[DATASET]:

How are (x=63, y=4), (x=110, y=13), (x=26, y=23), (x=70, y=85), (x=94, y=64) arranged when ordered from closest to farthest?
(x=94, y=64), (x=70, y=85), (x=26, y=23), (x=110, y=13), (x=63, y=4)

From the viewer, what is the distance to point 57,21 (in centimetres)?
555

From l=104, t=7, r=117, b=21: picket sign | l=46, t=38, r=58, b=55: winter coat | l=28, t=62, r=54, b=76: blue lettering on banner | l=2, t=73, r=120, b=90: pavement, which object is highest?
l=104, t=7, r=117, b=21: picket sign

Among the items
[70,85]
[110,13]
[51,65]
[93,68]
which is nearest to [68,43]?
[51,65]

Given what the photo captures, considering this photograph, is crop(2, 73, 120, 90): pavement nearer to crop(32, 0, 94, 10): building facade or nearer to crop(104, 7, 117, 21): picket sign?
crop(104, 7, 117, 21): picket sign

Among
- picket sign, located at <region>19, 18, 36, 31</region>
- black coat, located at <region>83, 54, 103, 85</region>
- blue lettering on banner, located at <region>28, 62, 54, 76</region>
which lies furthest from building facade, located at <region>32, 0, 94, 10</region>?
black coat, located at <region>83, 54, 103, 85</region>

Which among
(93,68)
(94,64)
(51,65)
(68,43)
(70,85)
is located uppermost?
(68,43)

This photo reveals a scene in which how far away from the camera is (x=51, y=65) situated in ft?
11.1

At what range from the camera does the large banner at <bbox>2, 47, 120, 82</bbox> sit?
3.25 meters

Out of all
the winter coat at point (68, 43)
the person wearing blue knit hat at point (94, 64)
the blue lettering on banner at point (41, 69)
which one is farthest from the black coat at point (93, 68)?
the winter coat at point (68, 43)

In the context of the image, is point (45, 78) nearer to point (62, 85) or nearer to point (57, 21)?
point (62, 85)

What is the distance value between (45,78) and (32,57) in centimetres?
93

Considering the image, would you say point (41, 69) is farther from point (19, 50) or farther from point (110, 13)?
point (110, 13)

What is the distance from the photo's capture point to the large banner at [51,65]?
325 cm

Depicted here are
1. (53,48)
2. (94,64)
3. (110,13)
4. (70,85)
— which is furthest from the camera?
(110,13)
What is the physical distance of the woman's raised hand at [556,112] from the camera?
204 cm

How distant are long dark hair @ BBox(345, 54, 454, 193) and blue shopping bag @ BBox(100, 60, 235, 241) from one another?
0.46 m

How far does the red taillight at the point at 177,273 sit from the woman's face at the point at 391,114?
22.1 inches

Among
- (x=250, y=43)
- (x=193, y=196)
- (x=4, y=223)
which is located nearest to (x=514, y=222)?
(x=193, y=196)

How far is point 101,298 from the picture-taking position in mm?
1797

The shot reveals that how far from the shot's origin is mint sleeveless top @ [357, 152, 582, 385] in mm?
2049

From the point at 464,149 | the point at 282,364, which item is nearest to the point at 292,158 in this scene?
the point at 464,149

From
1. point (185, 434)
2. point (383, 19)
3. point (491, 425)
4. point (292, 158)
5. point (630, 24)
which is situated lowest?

[TASK]: Convert all of the data above into a JSON array of strings, one string per line, leaving out blank lines.

[WRITTEN REPLY]:
[
  "How are (x=63, y=4), (x=110, y=13), (x=26, y=23), (x=70, y=85), (x=94, y=64) arranged when ordered from closest to farthest?",
  "(x=94, y=64), (x=70, y=85), (x=26, y=23), (x=110, y=13), (x=63, y=4)",
  "From the viewer, what is the distance to point 57,21 (in centimetres)?",
  "555",
  "From l=104, t=7, r=117, b=21: picket sign | l=46, t=38, r=58, b=55: winter coat | l=28, t=62, r=54, b=76: blue lettering on banner | l=2, t=73, r=120, b=90: pavement, which object is highest?",
  "l=104, t=7, r=117, b=21: picket sign",
  "Among the items",
  "[70,85]",
  "[110,13]",
  "[51,65]",
  "[93,68]",
  "which is nearest to [68,43]?",
  "[51,65]",
  "Given what the photo captures, considering this photograph, is crop(2, 73, 120, 90): pavement nearer to crop(32, 0, 94, 10): building facade or nearer to crop(104, 7, 117, 21): picket sign?",
  "crop(104, 7, 117, 21): picket sign",
  "Among",
  "- picket sign, located at <region>19, 18, 36, 31</region>",
  "- black coat, located at <region>83, 54, 103, 85</region>",
  "- blue lettering on banner, located at <region>28, 62, 54, 76</region>",
  "which lies furthest from building facade, located at <region>32, 0, 94, 10</region>?",
  "black coat, located at <region>83, 54, 103, 85</region>",
  "Which among",
  "(93,68)",
  "(94,64)",
  "(51,65)",
  "(68,43)",
  "(70,85)",
  "is located uppermost?",
  "(68,43)",
  "This photo reveals a scene in which how far away from the camera is (x=51, y=65) situated in ft?",
  "11.1",
  "At what range from the camera does the large banner at <bbox>2, 47, 120, 82</bbox> sit?",
  "3.25 meters",
  "Out of all",
  "the winter coat at point (68, 43)",
  "the person wearing blue knit hat at point (94, 64)",
  "the blue lettering on banner at point (41, 69)",
  "which one is farthest from the black coat at point (93, 68)?",
  "the winter coat at point (68, 43)",
  "In the context of the image, is point (45, 78) nearer to point (62, 85) or nearer to point (57, 21)?",
  "point (62, 85)",
  "What is the distance value between (45,78) and (32,57) in centimetres?",
  "93",
  "Considering the image, would you say point (41, 69) is farther from point (19, 50) or farther from point (110, 13)?",
  "point (110, 13)",
  "What is the distance from the photo's capture point to the large banner at [51,65]?",
  "325 cm",
  "Depicted here are",
  "1. (53,48)",
  "2. (94,64)",
  "3. (110,13)",
  "4. (70,85)",
  "— which is furthest from the camera?",
  "(110,13)",
  "What is the physical distance of the woman's raised hand at [556,112] from the camera?",
  "204 cm",
  "How distant are long dark hair @ BBox(345, 54, 454, 193) and blue shopping bag @ BBox(100, 60, 235, 241) from one another?",
  "0.46 m",
  "How far does the red taillight at the point at 177,273 sit from the woman's face at the point at 391,114?",
  "22.1 inches",
  "Among",
  "- (x=250, y=43)",
  "- (x=193, y=196)",
  "- (x=4, y=223)",
  "which is located nearest to (x=514, y=222)?",
  "(x=193, y=196)",
  "How far is point 101,298 from the picture-taking position in mm?",
  "1797",
  "The shot reveals that how far from the shot's origin is mint sleeveless top @ [357, 152, 582, 385] in mm?",
  "2049",
  "From the point at 464,149 | the point at 282,364, which item is nearest to the point at 292,158 in this scene?",
  "the point at 464,149",
  "From",
  "1. point (185, 434)",
  "2. point (383, 19)",
  "3. point (491, 425)",
  "4. point (292, 158)",
  "5. point (630, 24)",
  "which is situated lowest?"
]